Oknum Mantan Bendahara Dikpora Minsel, Dituntut 1,6 Tahun Penjara

by -218 views

Manado, transparansiindonesia.co.id – Sidang terkait kasus korupsi dana Paskibra Minsel di tahun 2016, digelar di Pengadilan Negeri Tindak Pidana Korupsi Klas 1A Manado, yang melibatkan terdakwa CNTM alias Chitra, oknum mantan bendahara di Dinas Pendidikan, Kepemudaan dan Olahraga Kabupaten Minsel, dengan dipimpin oleh Hakim Ketua Halidja Wally.

Dalam sidang tersebut, Jaksa Penuntut Umum (JPU), menuntut Chitra dan meminta Majelis Hakim untuk memberikan sanksi kepada terdakwa Chitra selama 1.6 tahun kurungan penjara.

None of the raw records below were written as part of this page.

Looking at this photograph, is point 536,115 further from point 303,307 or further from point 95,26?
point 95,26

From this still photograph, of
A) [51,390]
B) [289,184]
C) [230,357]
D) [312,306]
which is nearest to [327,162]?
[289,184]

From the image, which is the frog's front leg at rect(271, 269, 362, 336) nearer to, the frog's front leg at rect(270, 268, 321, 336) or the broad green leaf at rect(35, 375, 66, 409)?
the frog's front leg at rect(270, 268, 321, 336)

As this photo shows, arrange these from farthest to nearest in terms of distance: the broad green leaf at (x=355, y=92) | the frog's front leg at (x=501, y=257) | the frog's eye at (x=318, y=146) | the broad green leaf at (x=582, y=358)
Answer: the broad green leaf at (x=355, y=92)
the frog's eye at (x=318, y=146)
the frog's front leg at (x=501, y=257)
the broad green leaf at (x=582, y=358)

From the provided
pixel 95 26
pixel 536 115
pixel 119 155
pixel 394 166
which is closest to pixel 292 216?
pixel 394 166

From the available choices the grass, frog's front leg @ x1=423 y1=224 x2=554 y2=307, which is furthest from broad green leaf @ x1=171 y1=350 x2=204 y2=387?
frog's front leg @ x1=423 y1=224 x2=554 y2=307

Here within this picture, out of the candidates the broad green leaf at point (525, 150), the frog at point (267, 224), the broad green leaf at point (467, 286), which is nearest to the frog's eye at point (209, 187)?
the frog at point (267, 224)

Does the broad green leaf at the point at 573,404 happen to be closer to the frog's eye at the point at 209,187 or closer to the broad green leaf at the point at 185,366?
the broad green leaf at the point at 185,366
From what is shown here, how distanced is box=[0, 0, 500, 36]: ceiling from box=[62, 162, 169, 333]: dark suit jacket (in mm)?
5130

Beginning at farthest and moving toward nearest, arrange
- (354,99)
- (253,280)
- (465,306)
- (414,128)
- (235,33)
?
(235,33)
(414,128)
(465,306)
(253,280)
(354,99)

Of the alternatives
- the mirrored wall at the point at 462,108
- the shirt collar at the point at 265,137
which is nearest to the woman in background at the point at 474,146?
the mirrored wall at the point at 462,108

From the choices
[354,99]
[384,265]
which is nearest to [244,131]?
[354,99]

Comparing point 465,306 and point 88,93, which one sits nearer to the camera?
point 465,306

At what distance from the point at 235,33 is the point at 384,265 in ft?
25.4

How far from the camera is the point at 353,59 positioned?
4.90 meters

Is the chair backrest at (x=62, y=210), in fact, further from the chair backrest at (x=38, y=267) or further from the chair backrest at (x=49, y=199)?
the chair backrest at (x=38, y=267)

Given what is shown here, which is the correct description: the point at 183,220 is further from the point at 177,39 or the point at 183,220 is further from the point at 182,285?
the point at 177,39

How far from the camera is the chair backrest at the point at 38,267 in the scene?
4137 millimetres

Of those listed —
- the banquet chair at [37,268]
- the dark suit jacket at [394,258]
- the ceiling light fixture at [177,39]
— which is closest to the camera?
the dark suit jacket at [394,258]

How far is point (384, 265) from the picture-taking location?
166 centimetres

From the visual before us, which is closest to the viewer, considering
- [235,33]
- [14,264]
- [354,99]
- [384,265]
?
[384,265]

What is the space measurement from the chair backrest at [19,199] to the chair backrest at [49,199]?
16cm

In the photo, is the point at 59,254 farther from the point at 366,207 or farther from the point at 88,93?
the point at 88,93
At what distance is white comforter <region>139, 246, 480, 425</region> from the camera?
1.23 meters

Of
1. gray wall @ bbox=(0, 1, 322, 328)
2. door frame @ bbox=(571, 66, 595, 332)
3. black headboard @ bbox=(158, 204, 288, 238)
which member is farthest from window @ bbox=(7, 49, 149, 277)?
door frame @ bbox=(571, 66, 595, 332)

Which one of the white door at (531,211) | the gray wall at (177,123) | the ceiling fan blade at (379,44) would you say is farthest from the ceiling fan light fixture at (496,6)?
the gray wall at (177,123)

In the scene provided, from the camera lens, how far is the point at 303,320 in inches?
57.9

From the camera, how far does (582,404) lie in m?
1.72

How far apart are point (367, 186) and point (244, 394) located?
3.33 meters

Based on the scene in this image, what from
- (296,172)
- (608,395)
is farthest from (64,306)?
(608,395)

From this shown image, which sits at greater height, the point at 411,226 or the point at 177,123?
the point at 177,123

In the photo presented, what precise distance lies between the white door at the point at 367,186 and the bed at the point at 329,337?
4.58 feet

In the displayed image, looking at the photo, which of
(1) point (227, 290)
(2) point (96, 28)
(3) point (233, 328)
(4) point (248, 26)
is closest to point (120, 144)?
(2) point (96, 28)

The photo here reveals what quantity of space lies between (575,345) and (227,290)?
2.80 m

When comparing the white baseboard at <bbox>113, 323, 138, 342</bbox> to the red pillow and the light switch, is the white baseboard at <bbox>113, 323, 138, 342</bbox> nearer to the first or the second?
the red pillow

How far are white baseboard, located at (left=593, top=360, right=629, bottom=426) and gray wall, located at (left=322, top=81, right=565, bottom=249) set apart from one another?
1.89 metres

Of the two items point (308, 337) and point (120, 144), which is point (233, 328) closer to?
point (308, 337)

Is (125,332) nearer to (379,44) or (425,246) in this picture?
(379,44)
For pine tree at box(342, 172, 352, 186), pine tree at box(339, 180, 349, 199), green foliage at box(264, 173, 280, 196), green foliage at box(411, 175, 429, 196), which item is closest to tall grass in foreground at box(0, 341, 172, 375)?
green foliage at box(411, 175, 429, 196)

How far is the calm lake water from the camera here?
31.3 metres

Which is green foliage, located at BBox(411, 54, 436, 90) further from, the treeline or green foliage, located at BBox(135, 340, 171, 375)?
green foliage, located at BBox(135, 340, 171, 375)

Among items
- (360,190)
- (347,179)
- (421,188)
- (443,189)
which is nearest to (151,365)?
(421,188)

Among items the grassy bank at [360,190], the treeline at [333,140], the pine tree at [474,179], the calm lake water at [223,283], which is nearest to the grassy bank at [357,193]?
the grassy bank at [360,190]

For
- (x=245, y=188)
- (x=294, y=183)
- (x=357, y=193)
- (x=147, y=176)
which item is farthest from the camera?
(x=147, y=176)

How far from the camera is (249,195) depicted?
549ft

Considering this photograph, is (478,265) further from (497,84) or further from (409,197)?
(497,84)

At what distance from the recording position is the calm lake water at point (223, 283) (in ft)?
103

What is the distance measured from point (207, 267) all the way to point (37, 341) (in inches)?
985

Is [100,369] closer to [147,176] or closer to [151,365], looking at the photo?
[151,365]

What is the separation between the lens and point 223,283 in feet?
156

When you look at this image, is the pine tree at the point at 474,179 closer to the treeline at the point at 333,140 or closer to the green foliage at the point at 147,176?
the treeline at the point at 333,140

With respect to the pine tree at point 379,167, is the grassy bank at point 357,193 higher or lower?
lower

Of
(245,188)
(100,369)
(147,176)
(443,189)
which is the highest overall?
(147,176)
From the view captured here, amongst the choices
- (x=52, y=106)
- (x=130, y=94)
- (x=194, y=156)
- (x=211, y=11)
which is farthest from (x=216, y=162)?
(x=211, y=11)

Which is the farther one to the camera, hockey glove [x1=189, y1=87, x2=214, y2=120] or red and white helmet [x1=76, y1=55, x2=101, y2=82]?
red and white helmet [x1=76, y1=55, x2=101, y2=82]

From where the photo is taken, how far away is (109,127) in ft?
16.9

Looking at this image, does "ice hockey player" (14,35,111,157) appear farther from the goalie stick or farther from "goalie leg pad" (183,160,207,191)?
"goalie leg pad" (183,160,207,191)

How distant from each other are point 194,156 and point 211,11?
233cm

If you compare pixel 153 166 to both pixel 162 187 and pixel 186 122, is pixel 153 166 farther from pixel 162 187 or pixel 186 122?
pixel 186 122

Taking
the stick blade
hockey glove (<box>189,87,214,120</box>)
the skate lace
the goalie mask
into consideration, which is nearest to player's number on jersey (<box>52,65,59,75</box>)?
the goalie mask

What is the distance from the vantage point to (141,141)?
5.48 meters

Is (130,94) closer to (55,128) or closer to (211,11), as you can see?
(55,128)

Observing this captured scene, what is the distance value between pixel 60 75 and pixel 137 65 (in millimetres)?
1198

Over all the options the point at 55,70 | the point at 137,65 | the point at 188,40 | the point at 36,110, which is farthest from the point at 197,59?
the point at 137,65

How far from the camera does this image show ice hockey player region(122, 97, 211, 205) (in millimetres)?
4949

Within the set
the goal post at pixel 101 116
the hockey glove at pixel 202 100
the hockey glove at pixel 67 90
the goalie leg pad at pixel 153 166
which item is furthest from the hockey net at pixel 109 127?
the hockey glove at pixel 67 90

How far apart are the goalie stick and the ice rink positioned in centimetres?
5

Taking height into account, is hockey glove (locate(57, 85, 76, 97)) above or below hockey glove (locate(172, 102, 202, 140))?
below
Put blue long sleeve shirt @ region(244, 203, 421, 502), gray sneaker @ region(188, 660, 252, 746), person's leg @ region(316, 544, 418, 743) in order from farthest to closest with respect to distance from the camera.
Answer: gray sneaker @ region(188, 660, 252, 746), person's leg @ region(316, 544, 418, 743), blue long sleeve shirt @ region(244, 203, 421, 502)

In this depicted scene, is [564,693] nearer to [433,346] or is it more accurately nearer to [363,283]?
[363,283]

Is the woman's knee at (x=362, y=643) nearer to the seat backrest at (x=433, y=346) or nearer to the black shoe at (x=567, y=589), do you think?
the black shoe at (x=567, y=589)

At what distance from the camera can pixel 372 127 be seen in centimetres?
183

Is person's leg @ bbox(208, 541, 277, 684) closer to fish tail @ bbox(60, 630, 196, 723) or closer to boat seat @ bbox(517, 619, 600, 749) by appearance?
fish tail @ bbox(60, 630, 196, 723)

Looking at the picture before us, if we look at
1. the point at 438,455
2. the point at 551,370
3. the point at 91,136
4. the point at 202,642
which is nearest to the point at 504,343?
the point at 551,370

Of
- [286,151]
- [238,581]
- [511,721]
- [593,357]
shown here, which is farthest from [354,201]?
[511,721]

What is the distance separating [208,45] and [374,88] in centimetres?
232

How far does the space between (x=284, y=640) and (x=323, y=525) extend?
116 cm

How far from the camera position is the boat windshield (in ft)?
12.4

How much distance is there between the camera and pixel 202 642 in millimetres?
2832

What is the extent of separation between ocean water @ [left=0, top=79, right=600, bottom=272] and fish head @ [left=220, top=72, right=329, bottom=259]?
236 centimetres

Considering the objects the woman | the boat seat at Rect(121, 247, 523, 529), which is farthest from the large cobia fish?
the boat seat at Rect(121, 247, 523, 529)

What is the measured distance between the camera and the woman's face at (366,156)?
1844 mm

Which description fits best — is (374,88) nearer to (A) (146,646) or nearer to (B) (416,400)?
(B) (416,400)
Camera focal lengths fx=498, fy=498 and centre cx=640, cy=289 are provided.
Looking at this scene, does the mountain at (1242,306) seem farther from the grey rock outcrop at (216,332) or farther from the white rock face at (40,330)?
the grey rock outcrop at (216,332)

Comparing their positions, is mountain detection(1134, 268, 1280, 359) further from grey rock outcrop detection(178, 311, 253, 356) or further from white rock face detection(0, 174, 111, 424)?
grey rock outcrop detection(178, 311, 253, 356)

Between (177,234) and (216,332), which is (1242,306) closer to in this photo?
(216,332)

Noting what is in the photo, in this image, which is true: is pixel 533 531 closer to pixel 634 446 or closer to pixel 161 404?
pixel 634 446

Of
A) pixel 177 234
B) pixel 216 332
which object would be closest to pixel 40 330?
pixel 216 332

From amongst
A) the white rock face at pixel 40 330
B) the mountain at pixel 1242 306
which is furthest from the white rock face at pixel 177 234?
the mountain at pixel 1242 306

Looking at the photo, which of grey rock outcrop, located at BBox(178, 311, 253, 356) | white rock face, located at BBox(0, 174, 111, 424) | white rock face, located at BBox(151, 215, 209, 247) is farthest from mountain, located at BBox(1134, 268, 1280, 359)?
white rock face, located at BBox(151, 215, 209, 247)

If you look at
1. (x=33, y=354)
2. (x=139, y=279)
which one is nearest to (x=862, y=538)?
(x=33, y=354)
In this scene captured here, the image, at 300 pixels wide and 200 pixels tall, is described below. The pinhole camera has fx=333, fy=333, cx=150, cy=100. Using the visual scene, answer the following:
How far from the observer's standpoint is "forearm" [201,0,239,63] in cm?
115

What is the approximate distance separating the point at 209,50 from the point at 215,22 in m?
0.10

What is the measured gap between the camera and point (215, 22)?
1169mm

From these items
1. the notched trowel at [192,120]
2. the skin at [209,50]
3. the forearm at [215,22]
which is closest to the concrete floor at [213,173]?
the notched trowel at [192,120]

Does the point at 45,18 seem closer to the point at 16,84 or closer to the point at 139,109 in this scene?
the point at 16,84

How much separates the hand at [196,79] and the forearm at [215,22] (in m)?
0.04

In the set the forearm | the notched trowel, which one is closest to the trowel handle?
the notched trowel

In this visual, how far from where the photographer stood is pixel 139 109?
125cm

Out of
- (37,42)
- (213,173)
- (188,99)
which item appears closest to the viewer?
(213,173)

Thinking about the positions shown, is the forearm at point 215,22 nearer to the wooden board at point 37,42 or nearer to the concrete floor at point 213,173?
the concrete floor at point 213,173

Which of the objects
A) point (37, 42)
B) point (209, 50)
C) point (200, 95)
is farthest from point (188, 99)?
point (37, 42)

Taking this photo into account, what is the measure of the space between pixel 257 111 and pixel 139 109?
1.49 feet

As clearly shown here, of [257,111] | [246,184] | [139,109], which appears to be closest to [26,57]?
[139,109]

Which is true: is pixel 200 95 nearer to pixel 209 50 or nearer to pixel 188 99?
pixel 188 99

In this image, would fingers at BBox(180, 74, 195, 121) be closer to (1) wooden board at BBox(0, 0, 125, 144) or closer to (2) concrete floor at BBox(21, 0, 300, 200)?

Dimana yang menjadi acuan dari JPU adalah dasar hukum yakni Pasal 3 juncto pasal 18 ayat (1) UNdang-undang Republik Indonesia Nomor 31 tahun 1999 tentang pemberantasan tindak pidana korupsi, yang sebagaimana telah diubah dan ditambah dengan UU RI No 20 tahun 2001 tentang perubahan atas UU RI No 31 tahun 1999.

Baca juga:  GSVL; "Saya Sudah Ijin DPP Nasdem Untuk Fokus Urus Kota Manado"

Usai mendengarkan tuntutan dari JPU, Majelis Hakim Menunda Persidangan, untuk memberikan kesempatan kepada terdakwa untuk mengajukan pledoi atau nota pembelaan.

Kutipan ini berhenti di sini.